» Task brief
Make an exact copy of the lines, leaving the pictures out.

Image-linked spatial questions
◆ ◆ ◆

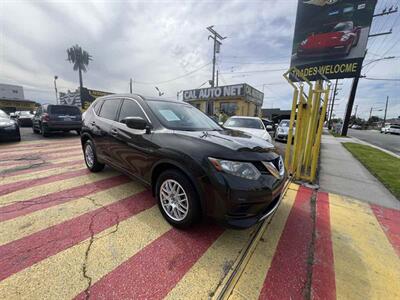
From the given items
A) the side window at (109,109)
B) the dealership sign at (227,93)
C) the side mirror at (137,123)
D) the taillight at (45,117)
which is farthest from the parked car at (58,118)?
Result: the dealership sign at (227,93)

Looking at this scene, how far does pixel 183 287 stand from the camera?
5.71 feet

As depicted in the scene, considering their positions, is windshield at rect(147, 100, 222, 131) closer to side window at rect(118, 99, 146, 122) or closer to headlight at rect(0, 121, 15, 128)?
side window at rect(118, 99, 146, 122)

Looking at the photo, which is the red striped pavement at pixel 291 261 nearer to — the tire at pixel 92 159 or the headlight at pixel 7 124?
the tire at pixel 92 159

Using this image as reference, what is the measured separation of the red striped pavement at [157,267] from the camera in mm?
1664

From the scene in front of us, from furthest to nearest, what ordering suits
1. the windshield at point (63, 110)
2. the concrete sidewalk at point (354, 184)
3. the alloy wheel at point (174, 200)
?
the windshield at point (63, 110) < the concrete sidewalk at point (354, 184) < the alloy wheel at point (174, 200)

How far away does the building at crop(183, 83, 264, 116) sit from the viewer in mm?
24527

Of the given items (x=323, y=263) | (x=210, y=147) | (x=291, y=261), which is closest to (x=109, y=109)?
(x=210, y=147)

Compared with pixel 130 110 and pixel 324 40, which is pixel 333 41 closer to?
pixel 324 40

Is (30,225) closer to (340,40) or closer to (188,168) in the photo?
(188,168)

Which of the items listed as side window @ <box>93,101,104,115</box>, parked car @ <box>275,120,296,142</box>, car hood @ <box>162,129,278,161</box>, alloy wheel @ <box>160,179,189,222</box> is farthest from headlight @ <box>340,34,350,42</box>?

◆ ◆ ◆

» Task solution
From the given items
A) the side window at (109,109)
B) the dealership sign at (227,93)
C) the side mirror at (137,123)
D) the taillight at (45,117)
which is farthest from the parked car at (58,118)?
Result: the dealership sign at (227,93)

Looking at this scene, how far does pixel 183 287 stand from the camera?
5.71 feet

As depicted in the scene, considering their positions, is windshield at rect(147, 100, 222, 131) closer to side window at rect(118, 99, 146, 122) or closer to headlight at rect(0, 121, 15, 128)?
side window at rect(118, 99, 146, 122)

Looking at the photo, which is the red striped pavement at pixel 291 261 nearer to — the tire at pixel 92 159 or the headlight at pixel 7 124?
the tire at pixel 92 159

Using this image as reference, what is the measured separation of the red striped pavement at [157,267] from the camera in mm?
1664

From the scene in front of us, from furthest to nearest, what ordering suits
1. the windshield at point (63, 110)
2. the concrete sidewalk at point (354, 184)
3. the alloy wheel at point (174, 200)
?
the windshield at point (63, 110) < the concrete sidewalk at point (354, 184) < the alloy wheel at point (174, 200)

How far away does the building at crop(183, 83, 264, 116) sit from the viewer in mm?
24527

Of the given items (x=323, y=263) | (x=210, y=147) | (x=291, y=261), which is closest to (x=109, y=109)?
(x=210, y=147)

Compared with pixel 130 110 and pixel 324 40, which is pixel 333 41 closer to?
pixel 324 40

Is (30,225) closer to (340,40) or closer to (188,168) in the photo?
(188,168)

Which of the items listed as side window @ <box>93,101,104,115</box>, parked car @ <box>275,120,296,142</box>, car hood @ <box>162,129,278,161</box>, alloy wheel @ <box>160,179,189,222</box> is farthest from headlight @ <box>340,34,350,42</box>?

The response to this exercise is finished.